Engizisyon süreci bu korkunun, en çok bilinen müesses örneklerindendir.
Katolik dinine / mezhebine karşı çıkanları, onun oluşturduğu emirlere aykırı hareket edenleri cezalandırmak amacıyla 1183 yılında başlatılıp, 1834 yılında sona erdirilen Engizisyon mahkemeleri, 15. yüzyılda İspanya’daki Müslümanları ve Yahudileri de hedef alarak Avrupa’nın tamamına, hem dini hem de siyasi bir kurum olarak yayılmış ve akıllara durgunluk veren dehşetleri yaratmıştı.

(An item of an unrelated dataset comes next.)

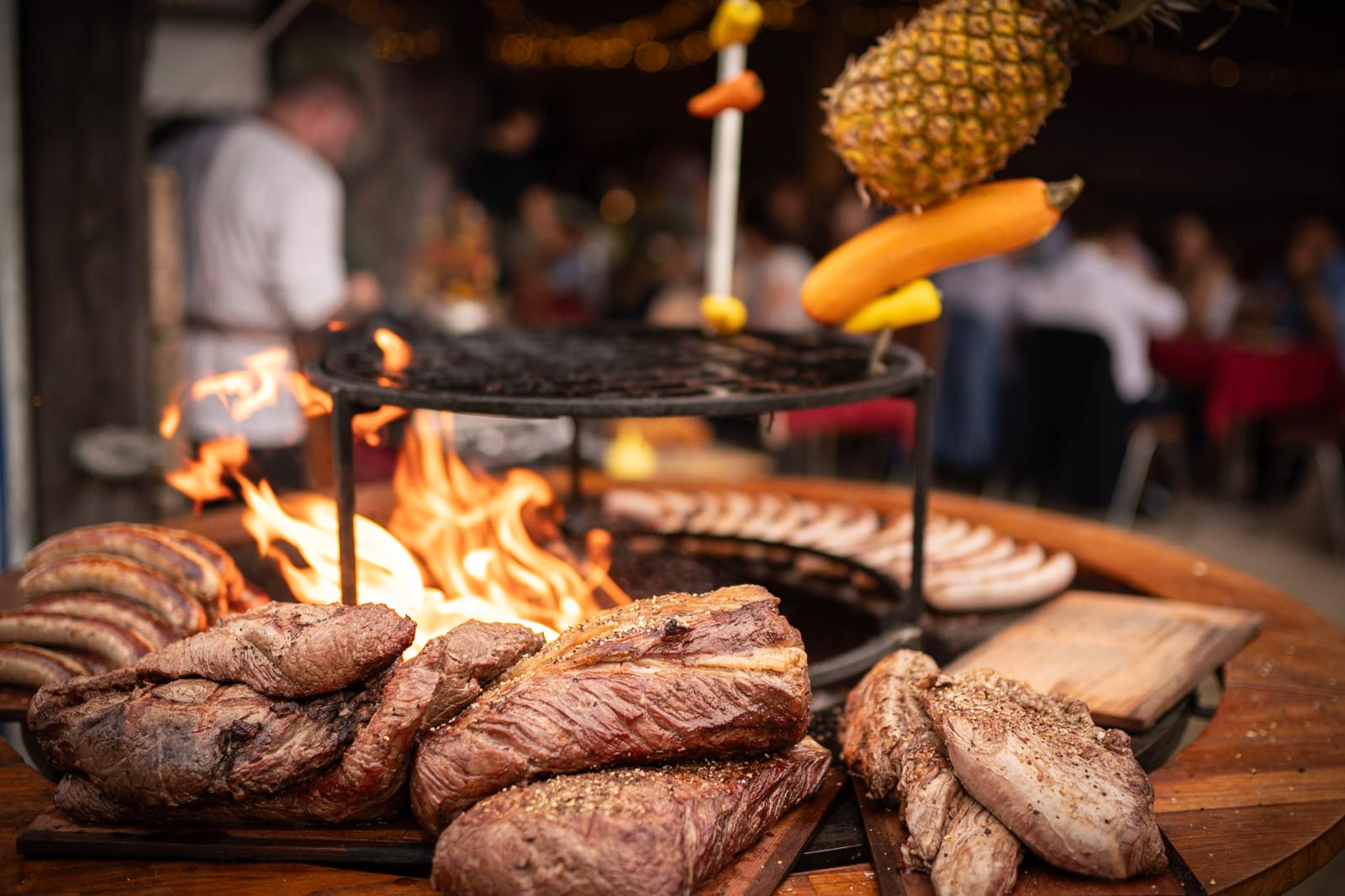Aufgeschnittene Steaks und Würste am Ofyr-Buffet, im Hintergrund die festliche Hochzeitsgesellschaft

Haliyle din, Batı'nın kolektif bilincine, papazlar eliyle işletilen bir zulüm mekanizması olarak kazındığı için, dini gündelik hayatın dışında tutma başarısı olarak papazların sultasına son verme çabası, sadece Batılılar için değerli ve sürdürülmesi elzem bir olgudur.
Ki, bu aynı zamanda, sekülerleşme (dünyevileşme), dinsiz bir hayatın imkansızlığı düşüncesi ile dinin yapılandırılmasındaki olumsuzluğun giderilmesi mücadelesinde, Batı’nın kendi deneyimleriyle, kendi selameti için ürettiği ve dolayısıyla sadece onun özelinde ve şartlarında anlaşılabilir olan bir uzlaşımdır.
Bilahare dini halkların afyonu olarak niteleyen Marks da bu uzlaşıma tabidir ve yaptığı niteleme de son tahlilde yukarıda zikrettiğimiz şekliyle Batı’nın kolektif bilincinden hareketle yaptığı bir nitelemedir.